IF '$$set^%LCLCOL(3) D
. Write "local collation sequence not changed",! Break

This piece of code illustrates $$set^LCLCOL used as an extrinsic. It would write an error message and BREAK if the local collation sequence was not set to 3.

set^%LCLCOL(n,ncol) determines the null collation type to be used with the collation type n.

  • If the truth value of ncol is FALSE(0), local variables use the GT.M standard null collation.

  • If the truth value of ncol is TRUE(1), local variables use the M standard null collation.

With set^%LCLCOL(,ncol), the null collation order can be changed while keeping the alternate collation order unchanged. If subscripted local variables exist, null collation order cannot be changed.

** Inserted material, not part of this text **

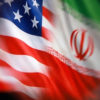 Close-up of a waving American flag blended with the Iranian flag, showing stars and red stripes.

In this case, GT.M issues GTM-E-COLLDATAEXISTS.

get^%LCLCOL returns the current local type.


GTM>Write $$get^%LCLCOL

This example uses $$get^%LCLCOL as an extrinsic that returns 0, indicating that the effective local collation sequence is the standard M collation sequence.

If set^%LCLCOL is not specified and gtm_local_collate is not defined, or is invalid, the process uses M standard collation. The following would be considered invalid values:

  • A value less than 0

  • A value greater than 255

  • A legal collation sequence that is inaccessible to the shared library

Inaccessibility could be caused by a missing environment variable, a missing image, or by security denial of access.